▸ Supplied records
= = = = =

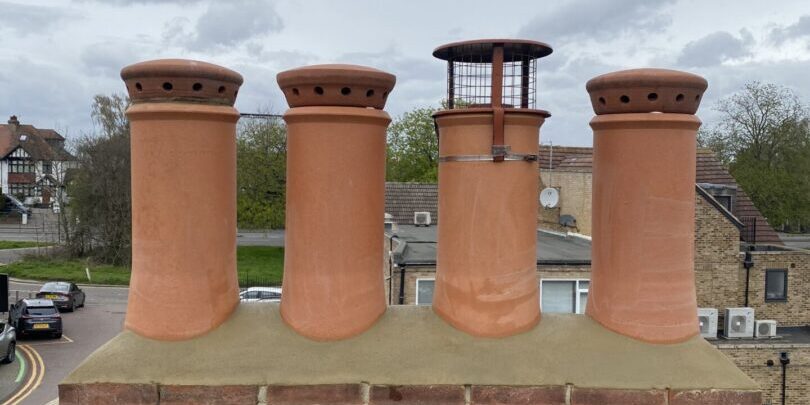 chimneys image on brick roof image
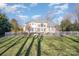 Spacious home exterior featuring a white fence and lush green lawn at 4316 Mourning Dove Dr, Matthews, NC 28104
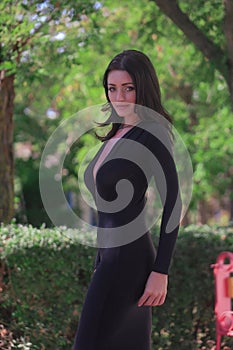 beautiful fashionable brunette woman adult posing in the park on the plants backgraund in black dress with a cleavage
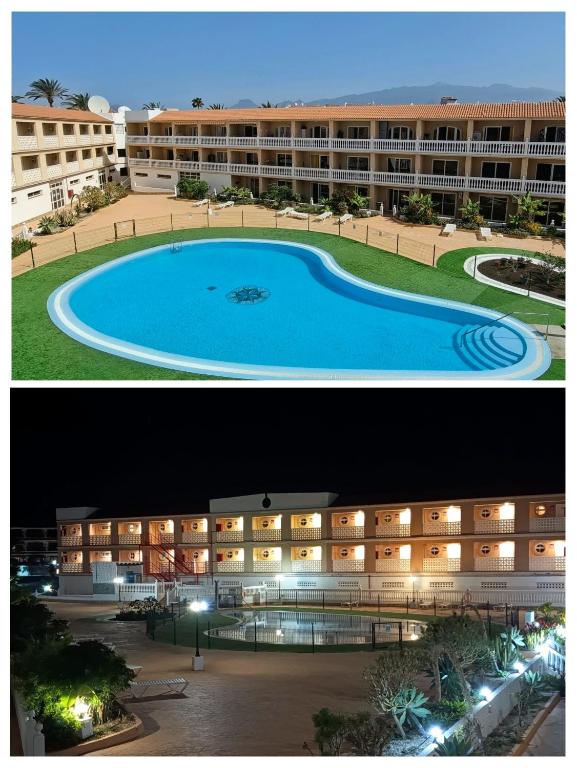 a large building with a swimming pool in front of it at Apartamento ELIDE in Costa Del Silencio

= = = = =

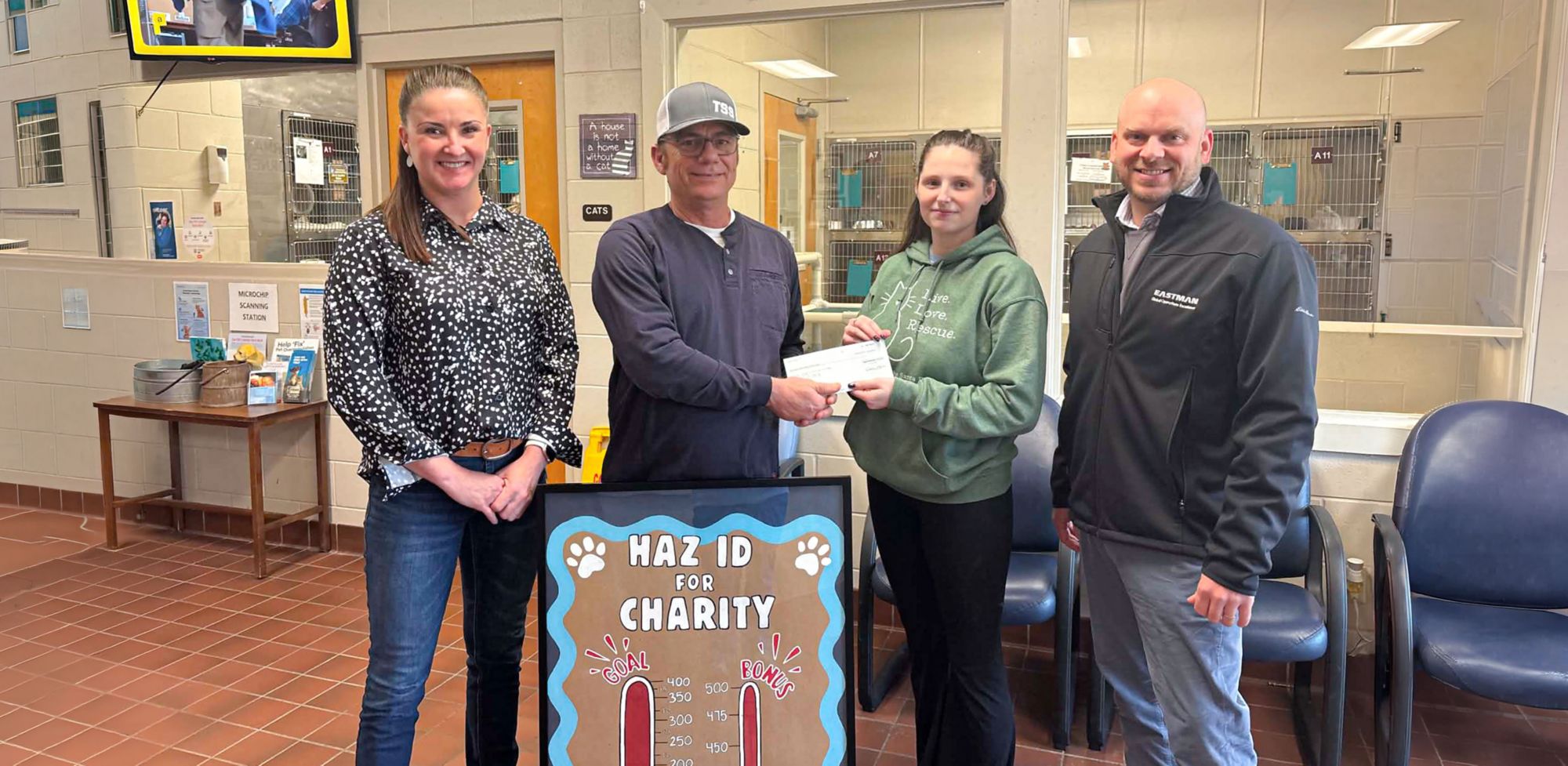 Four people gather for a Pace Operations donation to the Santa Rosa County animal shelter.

= = = = =

Would you output only the span of the records above that opens with the line containing "chimneys image on brick roof image" and closes with the line containing "a large building", ends included and pictures dropped?

▸ Task solution
 chimneys image on brick roof image
 Spacious home exterior featuring a white fence and lush green lawn at 4316 Mourning Dove Dr, Matthews, NC 28104
 beautiful fashionable brunette woman adult posing in the park on the plants backgraund in black dress with a cleavage
 a large building with a swimming pool in front of it at Apartamento ELIDE in Costa Del Silencio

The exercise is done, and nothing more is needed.